# Excel files
By the end of this lecture you will be able to:
- read an Excel worksheet into a `DataFrame`
- choose which engine to use when reading `DataFrames`
- read multiple Excel worksheets into a `dict`
- writing to an Excel worksheet
- adding conditional formatting and sparklines

In [None]:
from pathlib import Path

import polars as pl

In [None]:
csv_file = "../data/titanic.csv"

## Creating an Excel file
In this IO section of the course we use the CSV datasets to create datasets in other formats. We write these datasets to a new `data_files` sub-directory of this directory (i.e. 07_io).

We first create a simple Excel file with one worksheet from the Titanic CSV file. 

To write to an Excel file we need to have the XlsxWriter package installed. XlsxWriter should have been installed when you initially created the virtual environment but you can `pip` install it now if you don't have it.

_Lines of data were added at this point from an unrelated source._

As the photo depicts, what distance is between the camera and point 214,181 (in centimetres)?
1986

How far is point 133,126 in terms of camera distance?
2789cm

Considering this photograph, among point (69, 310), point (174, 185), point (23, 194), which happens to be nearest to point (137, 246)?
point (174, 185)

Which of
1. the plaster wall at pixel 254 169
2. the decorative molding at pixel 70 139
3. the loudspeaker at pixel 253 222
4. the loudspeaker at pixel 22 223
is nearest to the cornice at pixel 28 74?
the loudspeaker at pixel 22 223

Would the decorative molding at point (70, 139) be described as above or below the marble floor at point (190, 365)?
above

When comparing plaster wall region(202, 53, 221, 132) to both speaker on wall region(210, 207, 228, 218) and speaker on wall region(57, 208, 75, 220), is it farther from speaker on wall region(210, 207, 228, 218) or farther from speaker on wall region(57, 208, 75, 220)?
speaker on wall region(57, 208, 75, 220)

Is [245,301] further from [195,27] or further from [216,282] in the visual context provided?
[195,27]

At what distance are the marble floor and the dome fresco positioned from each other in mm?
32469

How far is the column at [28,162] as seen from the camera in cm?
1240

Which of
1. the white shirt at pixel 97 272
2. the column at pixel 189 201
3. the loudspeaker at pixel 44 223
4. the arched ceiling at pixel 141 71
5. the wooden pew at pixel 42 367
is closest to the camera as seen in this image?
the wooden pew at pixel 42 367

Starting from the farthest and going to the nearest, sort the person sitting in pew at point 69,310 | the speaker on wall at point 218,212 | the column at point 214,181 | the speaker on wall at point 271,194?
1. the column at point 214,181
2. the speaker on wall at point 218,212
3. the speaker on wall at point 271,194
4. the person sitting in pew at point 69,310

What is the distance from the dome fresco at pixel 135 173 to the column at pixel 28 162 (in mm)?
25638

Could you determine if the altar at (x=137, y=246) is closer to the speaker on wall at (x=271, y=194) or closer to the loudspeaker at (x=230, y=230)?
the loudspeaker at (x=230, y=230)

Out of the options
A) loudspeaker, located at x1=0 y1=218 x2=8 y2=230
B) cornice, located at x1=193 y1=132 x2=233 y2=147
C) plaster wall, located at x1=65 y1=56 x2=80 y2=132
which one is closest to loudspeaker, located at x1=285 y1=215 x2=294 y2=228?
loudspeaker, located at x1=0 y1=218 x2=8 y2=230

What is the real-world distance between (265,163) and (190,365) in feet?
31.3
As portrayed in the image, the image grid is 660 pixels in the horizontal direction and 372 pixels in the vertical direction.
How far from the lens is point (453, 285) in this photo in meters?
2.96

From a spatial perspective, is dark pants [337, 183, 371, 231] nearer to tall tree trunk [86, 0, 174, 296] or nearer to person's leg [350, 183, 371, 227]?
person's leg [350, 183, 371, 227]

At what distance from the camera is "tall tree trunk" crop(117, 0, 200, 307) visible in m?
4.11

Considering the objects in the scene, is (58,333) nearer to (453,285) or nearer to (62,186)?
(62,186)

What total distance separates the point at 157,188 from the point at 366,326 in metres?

We set the path to our CSV file and the Excel file that we will create in a sub-directory

To create the path to the Excel file we:
- create a `Path` object using the `Path` function from Python's built-in `pathlib` module
- call `mkdir` on the `Path` object to create the sub-directory and any parent sub-directories required
- create a `Path` object to the new Excel file

In [None]:
# Specify a directory to hold the excel files as a Path object
excel_titanic_dir = Path('data_files/excel/titanic')
# Set the file name of the Excel file
excelFile = "titanic.xlsx"
# Create the Titanic sub-directory if it doesn't exist already
excel_titanic_dir.mkdir(parents=True,exist_ok=True)
# Set the path to the Titanic excel file
titanic_excel_path = excel_titanic_dir / excelFile

We now create the Excel file at this `Path`.

We read the CSV into a `DataFrame` and write it to a .xlsx file

In [None]:
df = pl.read_csv(csv_file)
df.write_excel(titanic_excel_path)

We cover writing to Excel in more detail below.

## Reading from a spreadsheet
In the simplest cases we can just read the first sheet in the file with `pl.read_excel`

In [None]:
df = pl.read_excel(titanic_excel_path)
df.head(2)

Reading Excel files happens in eager mode only, we cannot do a lazy scan of an Excel file.


### Choosing the engine
Polars uses third party libraries to parse the Excel file. The library used to parse the Excel file is called the *engine* in Polars. The current options are:
- xlsx2csv (the current default)
- openpyxl
- pyxlsb (for Excel binary worksbooks only)
- calamine


To specify the engine you pass the `engine` argument. Here we use the calamine engine

In [None]:
df = pl.read_excel(titanic_excel_path,engine="calamine")
df.head(2)

We look at the two primary engines in more detail 
#### xlsx2csv
This is the current  default (though calamine will likely become the default at some point)
When we call `pl.read_excel` with the xlsx2csv engine:
- Polars passes the path to the Excel file to the xlsx2csv package 
- xlsx2csv parses the XML and converts it to a CSV in-memory
- Polars parses the CSV with `pl.read_csv`

##### Parsing the XML with xlsx2csv
We can pass arguments to xlsx2csv to control how it parses the XML. These options include:
- specifying the date format with `DATEFORMAT %Y/%m/%d`
- specifying the format for floats with `FLOATFORMAT %.15f`
- skip empty lines

See https://github.com/dilshod/xlsx2csv for the full set of options.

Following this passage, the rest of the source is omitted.